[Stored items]
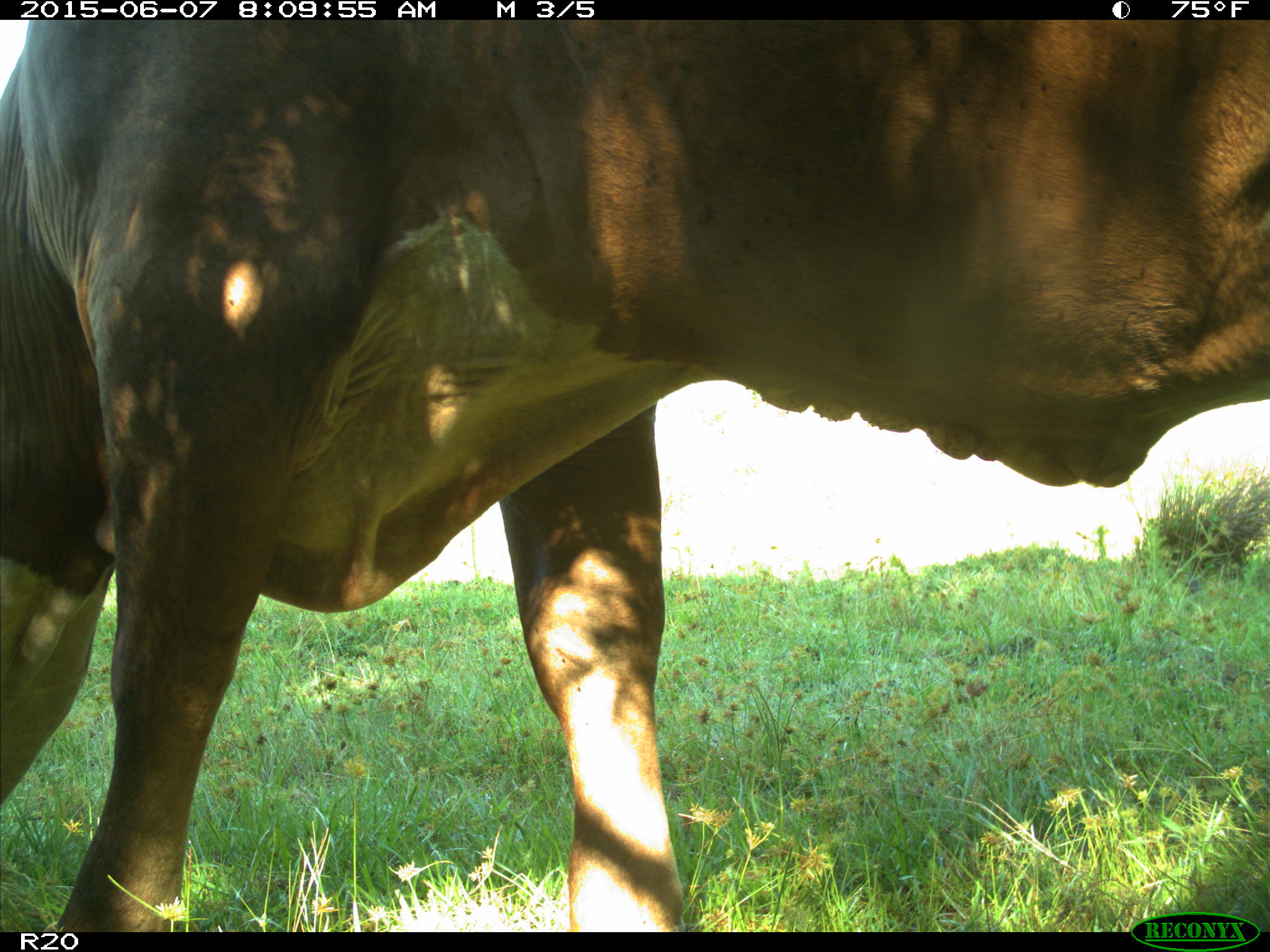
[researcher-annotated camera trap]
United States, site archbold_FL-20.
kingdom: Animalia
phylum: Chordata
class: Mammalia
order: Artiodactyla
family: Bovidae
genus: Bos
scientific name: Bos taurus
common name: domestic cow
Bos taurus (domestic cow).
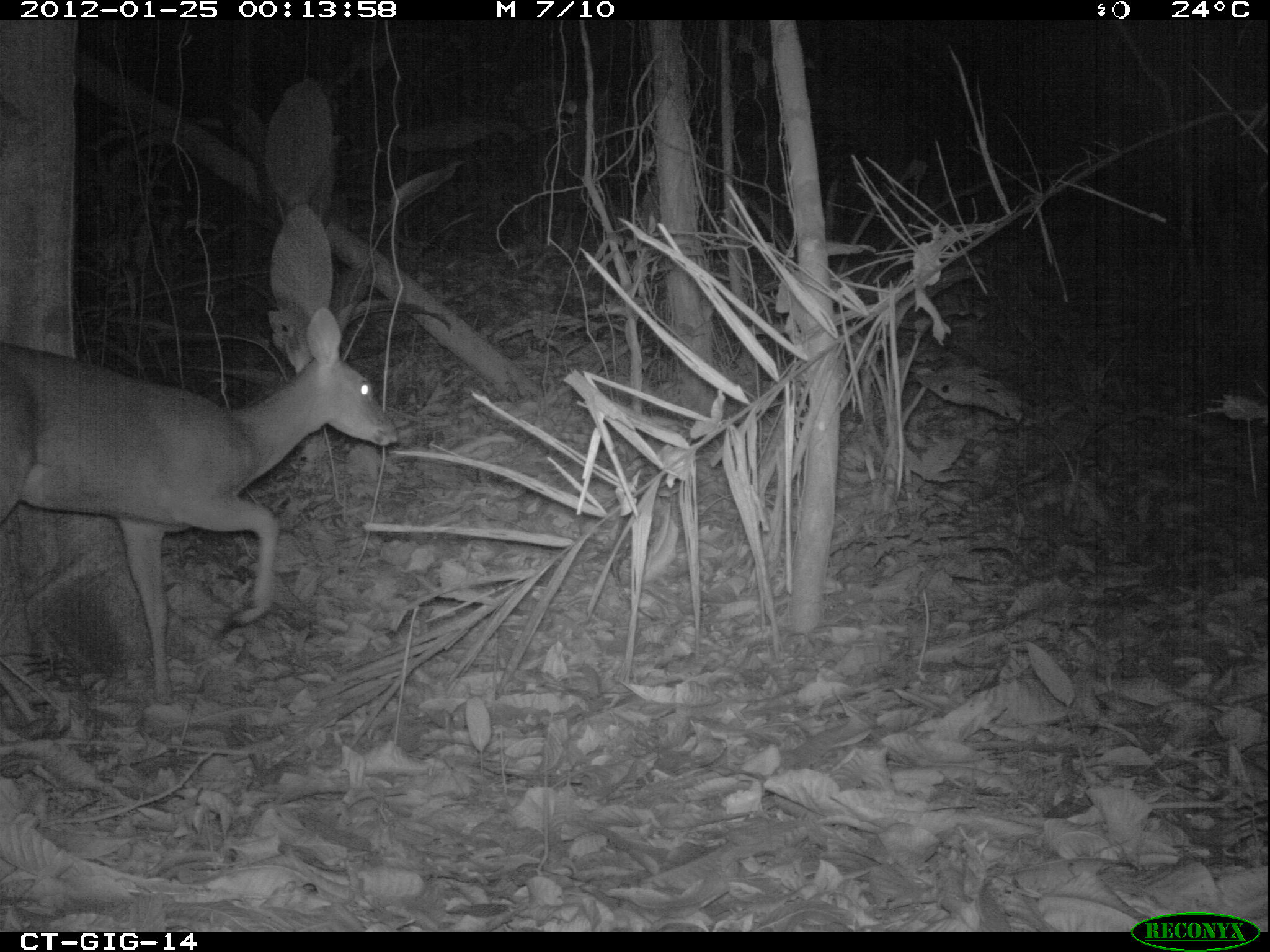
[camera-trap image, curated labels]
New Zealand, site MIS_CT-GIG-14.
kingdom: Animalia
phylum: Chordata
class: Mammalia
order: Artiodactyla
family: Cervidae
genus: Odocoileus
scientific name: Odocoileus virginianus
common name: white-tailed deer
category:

...

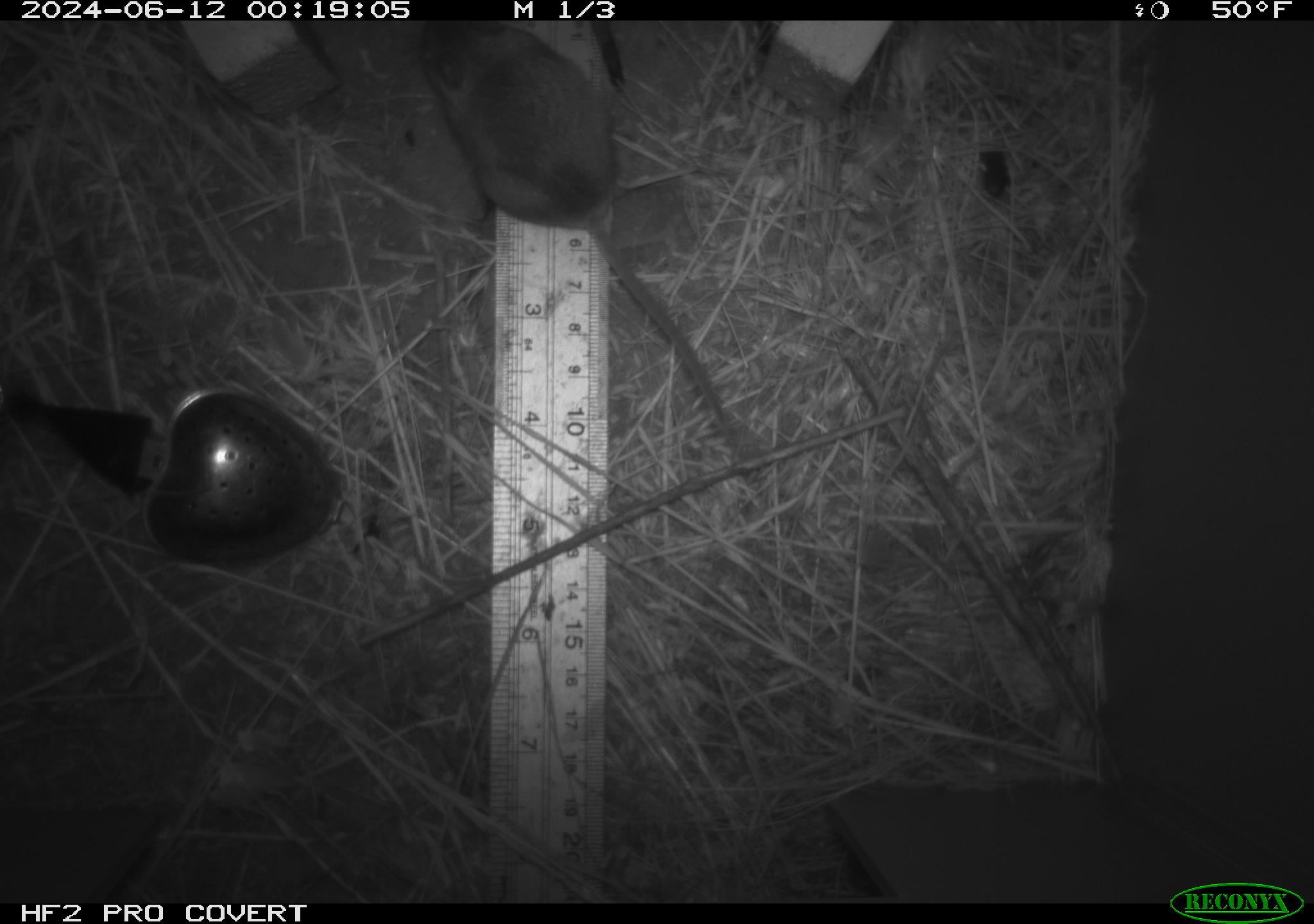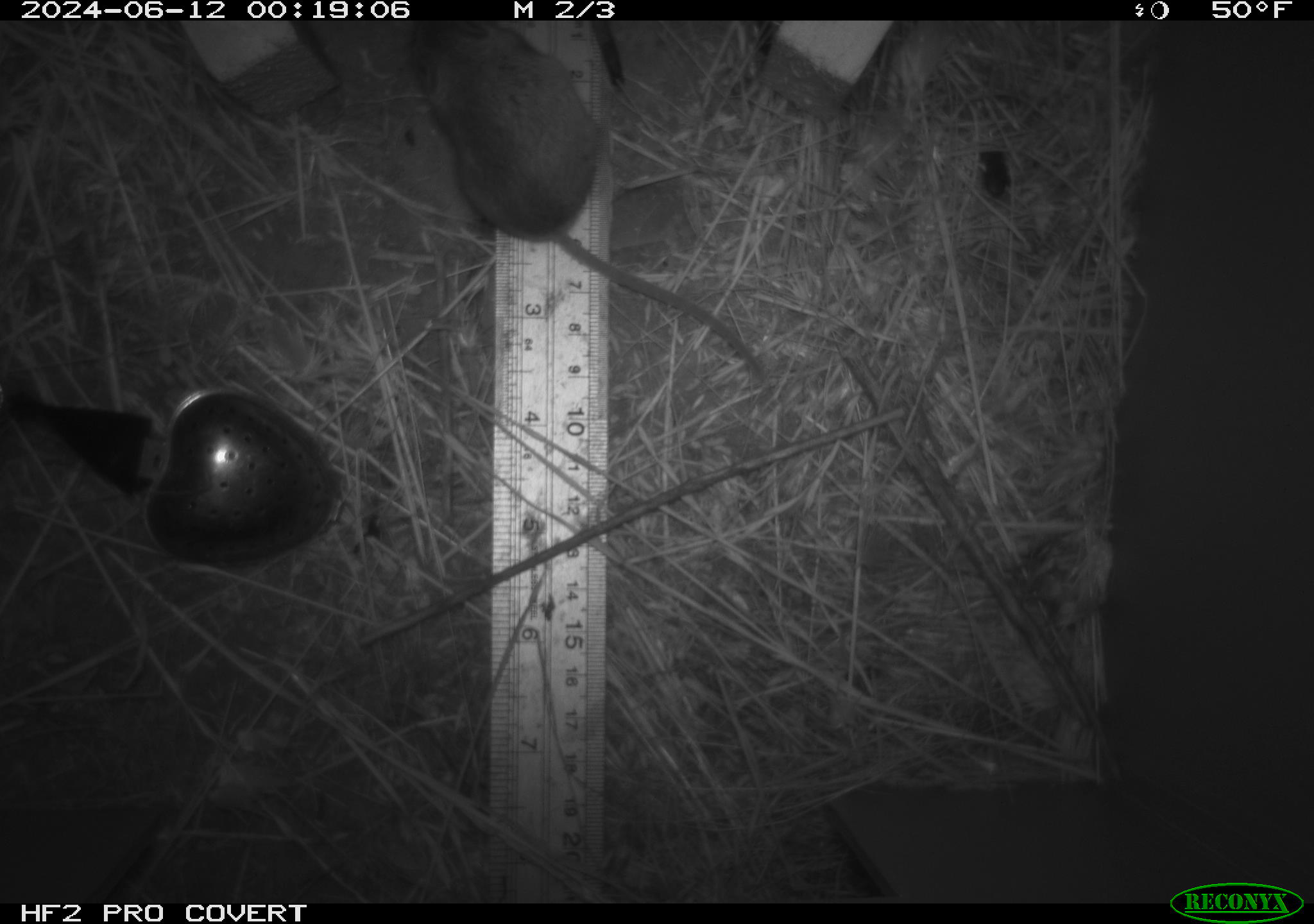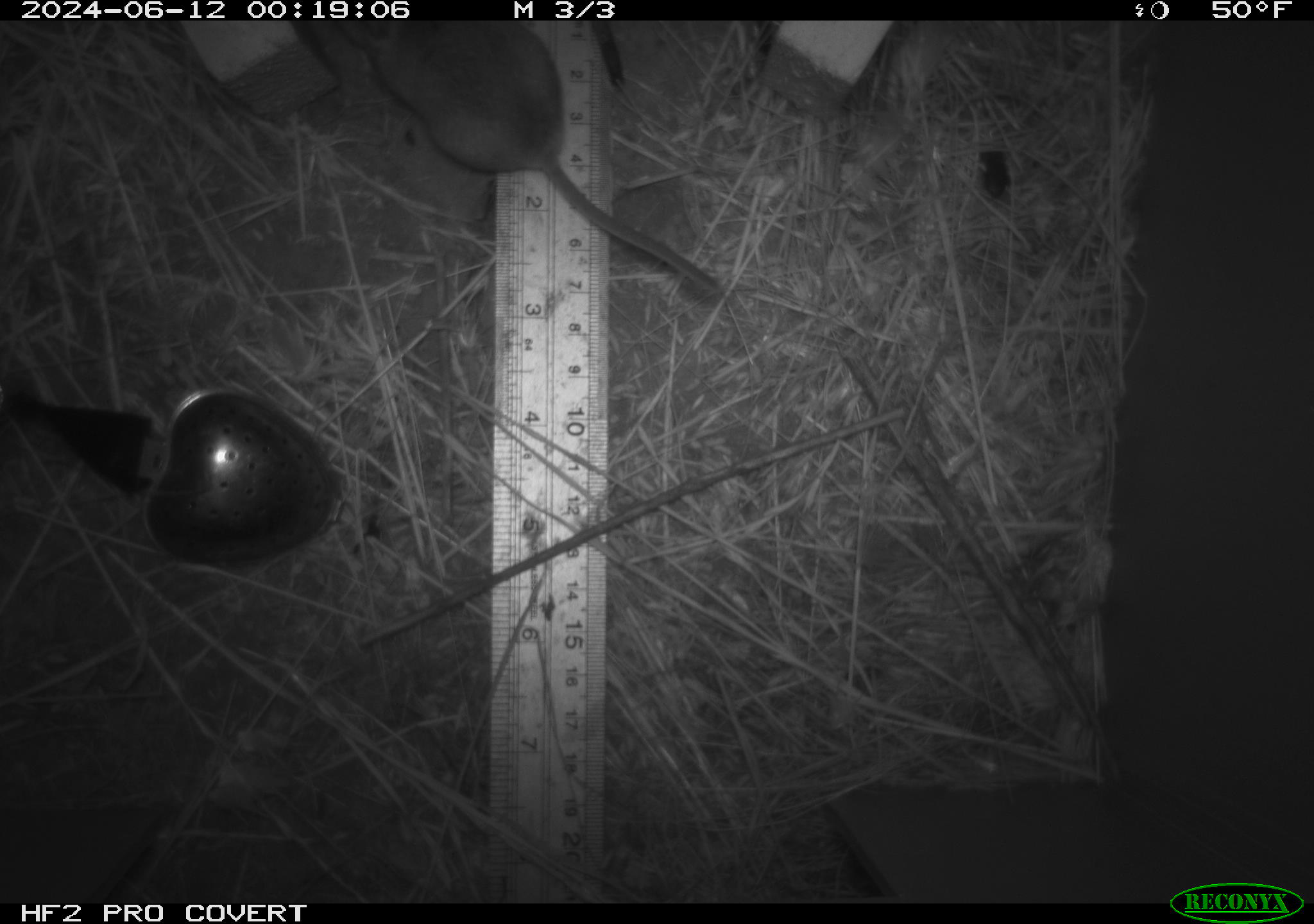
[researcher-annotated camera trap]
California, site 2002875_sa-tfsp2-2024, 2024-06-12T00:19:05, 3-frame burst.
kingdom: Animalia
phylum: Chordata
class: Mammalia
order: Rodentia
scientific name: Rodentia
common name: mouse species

Work to be completed:
Return every line from the entries above that includes the word "scientific".

Answer to this exercise:
scientific name: Bos taurus
scientific name: Odocoileus virginianus
scientific name: Rodentia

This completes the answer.